A história reflete o mundo sombrio da violência conjugal e parental, expondo os limites da resistência psicológica e os meandros de um sistema judicial por vezes incompreensível e desumano. Destaca-se pela crua autenticidade com que retrata o estado de guerra em que vivem muitas famílias afetadas pela violência doméstica, provocando uma reflexão profunda sobre a realidade de muitas pessoas, maioritariamente mulheres e crianças, que enfrentam situações semelhantes. Além de ser uma obra literária obrigatória pela sua atualidade, serve de base a um estudo de caso observado à luz do direito sistémico e da abordagem transgeracional.
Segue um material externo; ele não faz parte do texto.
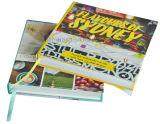 Les ventes chaudes ont réutilisé l'impression Softcover de livre de papier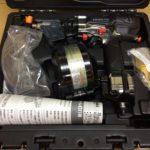 日立 50㎜高圧ロール釘打ち機 NV50HR
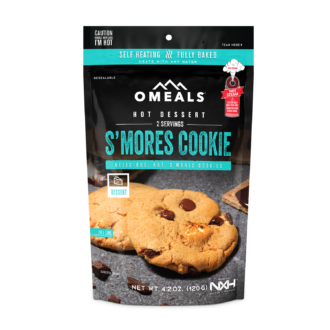 Trail Industries | Omeals Self Heating Meals | S'more
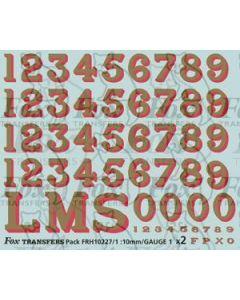 LMS Locomotive graphics 1927-late 1930s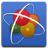 Utilities Xscope Browser Icon 48x48 png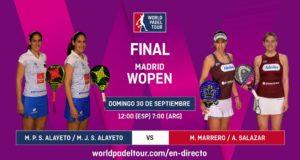Imagen de World Padel Tour - Sigue en directo la final del Madrid WOpen 2018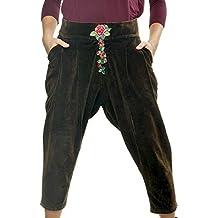 Savage Culture Antika, Pantalones para Mujer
Adriana não está apenas a tentar separar-se de Alessandro; está a tentar sobreviver a um sistema que não reconhece o invisível e desconsidera o silêncio a que se remeteu durante muitos anos. A manipulação psicológica, a alienação parental e o abuso emocional não deixam nódoas negras, mas deixam feridas profundas, contínuas e desestabilizadoras. E aqui surge a primeira questão que suscita: o direito tradicional, baseado em factos observáveis, tem dificuldade em lidar com o intangível e com todas as dinâmicas ocultas que estão na base da trama. A pergunta que Apneia nos impõe é clara: como se protege quem não consegue provar o medo? Como se escuta o grito mudo de quem vive em constante vigilância emocional? Como se transforma uma relação parental adoecida numa outra que garanta um crescimento saudável dos filhos?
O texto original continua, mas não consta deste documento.